Task:
Please copy out the full listing that follows exactly; no picture belongs in the copy.

Available data:
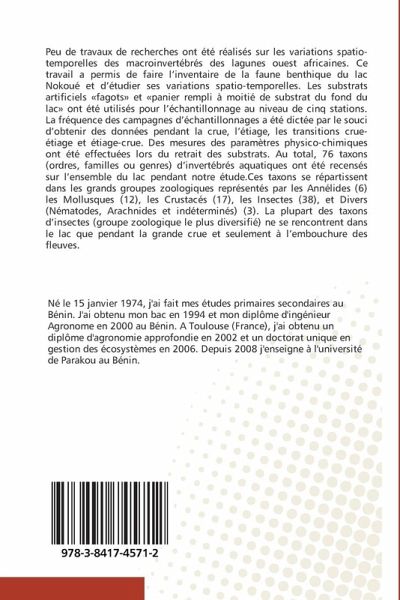 Peu de travaux de recherches ont été réalisés sur les variations spatio-temporelles des macroinvertébrés des lagunes ouest africaines. Ce travail a permis de faire l'inventaire de la faune benthique du lac Nokoué et d'étudier ses variations spatio-temporelles. Les substrats artificiels «fagots» et «panier rempli à moitié de substrat du fond du lac» ont été utilisés pour l'échantillonnage au niveau de cinq stations. La fréquence des campagnes d'échantillonnages a été dictée par le souci d'obtenir des données pendant la crue, l'étiage, les transitions crue-étiage et étiage-crue. Des mesures des paramètres physico-chimiques ont été effectuées lors du retrait des substrats. Au total, 76 taxons (ordres, familles ou genres) d'invertébrés aquatiques ont été recensés sur l'ensemble du lac pendant notre étude.Ces taxons se répartissent dans les grands groupes zoologiques représentés par les Annélides (6) les Mollusques (12), les Crustacés (17), les Insectes (38), et Divers (Nématodes, Arachnides et indéterminés) (3). La plupart des taxons d'insectes (groupe zoologique le plus diversifié) ne se rencontrent dans le lac que pendant la grande crue et seulement à l'embouchure des fleuves.

Né le 15 janvier 1974, j'ai fait mes études primaires secondaires au Bénin. J'ai obtenu mon bac en 1994 et mon diplôme d'ingénieur Agronome en 2000 au Bénin. A Toulouse (France), j'ai obtenu un diplôme d'agronomie approfondie en 2002 et un doctorat unique en gestion des écosystèmes en 2006. Depuis 2008 j'enseigne à l'université de Parakou au Bénin.

978-3-8417-4571-2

Problem solution:
 Peu de travaux de recherches ont été réalisés sur les variations spatio-temporelles des macroinvertébrés des lagunes ouest africaines. Ce travail a permis de faire l'inventaire de la faune benthique du lac Nokoué et d'étudier ses variations spatio-temporelles. Les substrats artificiels «fagots» et «panier rempli à moitié de substrat du fond du lac» ont été utilisés pour l'échantillonnage au niveau de cinq stations. La fréquence des campagnes d'échantillonnages a été dictée par le souci d'obtenir des données pendant la crue, l'étiage, les transitions crue-étiage et étiage-crue. Des mesures des paramètres physico-chimiques ont été effectuées lors du retrait des substrats. Au total, 76 taxons (ordres, familles ou genres) d'invertébrés aquatiques ont été recensés sur l'ensemble du lac pendant notre étude.Ces taxons se répartissent dans les grands groupes zoologiques représentés par les Annélides (6) les Mollusques (12), les Crustacés (17), les Insectes (38), et Divers (Nématodes, Arachnides et indéterminés) (3). La plupart des taxons d'insectes (groupe zoologique le plus diversifié) ne se rencontrent dans le lac que pendant la grande crue et seulement à l'embouchure des fleuves.

Né le 15 janvier 1974, j'ai fait mes études primaires secondaires au Bénin. J'ai obtenu mon bac en 1994 et mon diplôme d'ingénieur Agronome en 2000 au Bénin. A Toulouse (France), j'ai obtenu un diplôme d'agronomie approfondie en 2002 et un doctorat unique en gestion des écosystèmes en 2006. Depuis 2008 j'enseigne à l'université de Parakou au Bénin.

978-3-8417-4571-2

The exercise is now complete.